**Text to read:**
All of lore.kernel.org
 help / color / mirror / Atom feed
From: Taylor Blau <me@ttaylorr.com>
To: git@vger.kernel.org
Cc: Jeff King <peff@peff.net>, Chris Torek <chris.torek@gmail.com>,
	Junio C Hamano <gitster@pobox.com>
Subject: [PATCH v2 0/6] banned: mark `strok()` as banned
Date: Tue, 18 Apr 2023 15:18:40 -0400	[thread overview]
Message-ID: <cover.1681845518.git.me@ttaylorr.com> (raw)
In-Reply-To: <cover.1681428696.git.me@ttaylorr.com>

Here is a medium-sized reroll of my series to add `strtok()` to the list
of banned functions.

Some notable things that have changed since the first round[1] include:

  - The behavior of `string_list_split_in_place()` is unchanged, and
    `string_list_split_in_place_multi()` now has the more sane behavior
    of removing all delimiter characters from its output, similar to
    strtok().

  - We now guard against dangerous cases of assigning `list->nr` with a
    new `string_list_setlen()` function.

  - More test cases are added in t0063.

  - `strtok_r()` is no longer on the banned list, and `strtok()` now
    *is* on the list, after I forgot to remove a stray `#if 0` left over
    from debugging.

As always, a range-diff is included below for convenience. Thanks in
advance for your review!

[1]: https://lore.kernel.org/git/cover.1681428696.git.me@ttaylorr.com/

Taylor Blau (6):
  string-list: introduce `string_list_split_in_place_multi()`
  string-list: introduce `string_list_setlen()`
  t/helper/test-hashmap.c: avoid using `strtok()`
  t/helper/test-oidmap.c: avoid using `strtok()`
  t/helper/test-json-writer.c: avoid using `strtok()`
  banned.h: mark `strtok()` as banned

 banned.h                    |   2 +
 string-list.c               |  35 ++++++++++--
 string-list.h               |  17 ++++++
 t/helper/test-hashmap.c     |  30 ++++++++---
 t/helper/test-json-writer.c |  76 ++++++++++++++++----------
 t/helper/test-oidmap.c      |  20 ++++---
 t/helper/test-string-list.c |  15 ++++++
 t/t0063-string-list.sh      | 105 +++++++++++++++++++++++++-----------
 8 files changed, 224 insertions(+), 76 deletions(-)

Range-diff against v1:
1:  dda218c8c1 ! 1:  6658b231a9 string-list: introduce `string_list_split_in_place_multi()`
    @@ Commit message
         `_multi` variant splits the given string any any character appearing in
         the string `delim`.
     
    +    Like `strtok()`, the `_multi` variant skips past sequential delimiting
    +    characters. For example:
    +
    +        string_list_split_in_place(&xs, xstrdup("foo::bar::baz"), ":", -1);
    +
    +    would place in `xs` the elements "foo", "bar", and "baz".

**Set task 1:** Copy the patch cover letter from "- More test" up to and including "from debugging.", changing "debugging" to "troubleshooting".
**Set task 2:** Write the next part of the patch cover letter, starting right after its last line.
The data is not needed.

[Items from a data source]

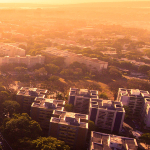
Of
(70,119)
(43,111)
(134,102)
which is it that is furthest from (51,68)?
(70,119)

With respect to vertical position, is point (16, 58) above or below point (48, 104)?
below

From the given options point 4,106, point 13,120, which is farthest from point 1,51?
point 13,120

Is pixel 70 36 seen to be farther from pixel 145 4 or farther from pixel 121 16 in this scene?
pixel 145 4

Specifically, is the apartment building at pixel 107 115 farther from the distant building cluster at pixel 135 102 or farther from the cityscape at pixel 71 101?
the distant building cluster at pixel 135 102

--

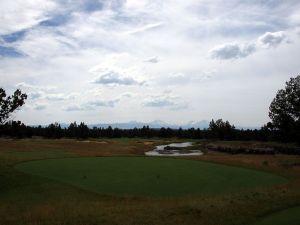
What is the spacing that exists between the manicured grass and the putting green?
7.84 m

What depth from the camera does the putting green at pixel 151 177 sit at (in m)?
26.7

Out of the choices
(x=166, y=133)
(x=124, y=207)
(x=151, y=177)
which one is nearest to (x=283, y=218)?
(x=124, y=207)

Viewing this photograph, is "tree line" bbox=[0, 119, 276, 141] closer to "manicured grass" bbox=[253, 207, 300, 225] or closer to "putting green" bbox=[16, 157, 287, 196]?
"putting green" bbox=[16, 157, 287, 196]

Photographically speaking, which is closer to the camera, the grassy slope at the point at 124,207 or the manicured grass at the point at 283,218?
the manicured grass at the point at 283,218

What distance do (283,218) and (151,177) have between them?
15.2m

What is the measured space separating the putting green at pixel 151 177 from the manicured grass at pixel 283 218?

**Expected answer 1:**
- More test cases are added in t0063.

  - `strtok_r()` is no longer on the banned list, and `strtok()` now
    *is* on the list, after I forgot to remove a stray `#if 0` left over
    from troubleshooting.

**Expected answer 2:**
    +
         Instead of using `strchr(2)` to locate the first occurrence of the given
         delimiter character, `string_list_split_in_place_multi()` uses
    -    `strpbrk(2)` to find the first occurrence of *any* character in the given
    -    delimiter string.
    +    `strcspn(2)` to move past the initial segment of characters comprised of
    +    any characters in the delimiting set.
    +
    +    When only a single delimiting character is provided, `strcspn(2)` has
    +    equivalent performance to `strchr(2)`. Modern `strcspn(2)`
    +    implementations treat an empty delimiter or the singleton delimiter as a
    +    special case and fall back to calling strchrnul(). Both glibc[1] and
    +    musl[2] implement `strcspn(2)` this way.
     
         Since the `_multi` variant is a generalization of the original
         implementation, reimplement `string_list_split_in_place()` in terms of
         the more general function by providing a single-character string for the
         list of accepted delimiters.
     
    +    To avoid regressions, update t0063 in this patch as well. Any "common"
    +    test cases (i.e., those that produce the same result whether you call
    +    `string_list_split()` or `string_list_split_in_place_multi()`) are
    +    grouped into a loop which is parameterized over the function to test.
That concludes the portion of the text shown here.